Bolsonaro est le produit de cette situation de discrédit d’une grande part des politiques traditionnels. Trente ans député, réélu sept fois sur les listes d’un parti confidentiel, il est resté longtemps un de ces députés incolores, soutiens de tous les gouvernements. Il a été capitaine dans l’armée, mais peu de temps et il y a longtemps ; et c’est un nostalgique de la dictature, même s’il n’avait que 9 ans quand elle a commencé. Il y a tout juste deux ans qu’il a commencé à se faire connaître du milieu politique par ses déclarations anti-PT et pro-dictature, et quelques mois seulement que ses propos misogynes et homophobes ont fait de lui une vedette.

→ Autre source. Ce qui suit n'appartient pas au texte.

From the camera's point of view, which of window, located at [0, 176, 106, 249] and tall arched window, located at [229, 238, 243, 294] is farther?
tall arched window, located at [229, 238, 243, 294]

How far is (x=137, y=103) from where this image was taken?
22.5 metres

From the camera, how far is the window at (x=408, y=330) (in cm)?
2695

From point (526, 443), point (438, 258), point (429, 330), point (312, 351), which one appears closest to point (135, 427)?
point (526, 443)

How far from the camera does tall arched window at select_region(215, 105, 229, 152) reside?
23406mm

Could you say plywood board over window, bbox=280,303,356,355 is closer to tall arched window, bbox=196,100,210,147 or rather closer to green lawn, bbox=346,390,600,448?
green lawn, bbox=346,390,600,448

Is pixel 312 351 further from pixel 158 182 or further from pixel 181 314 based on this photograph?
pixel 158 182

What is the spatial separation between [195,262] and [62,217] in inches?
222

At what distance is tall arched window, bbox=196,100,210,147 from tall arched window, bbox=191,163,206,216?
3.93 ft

En plus de n’avoir été jusqu’ici l’objet d’aucune enquête pour corruption, Bolsonaro doit son ascension récente au soutien des Églises évangélistes réactionnaires et corrompues, et à son langage radical contre l’insécurité. Répétant sans arrêt que « un bon bandit, c’est un bandit mort », il déclare qu’il va libéraliser la possession d’armes. Mais les armes courent déjà les rues et les champs, faisant chaque année près de 70 000 victimes. Les gangs de Rio affrontent l’armée à la mitrailleuse lourde et les grands propriétaires terriens font abattre tous ceux qui leur résistent. Bolsonaro n’a aucun remède à cette situation, mais va légitimer un peu plus la violence de la police, qui depuis toujours s’exerce en toute impunité contre les pauvres et en particulier contre les jeunes Noirs.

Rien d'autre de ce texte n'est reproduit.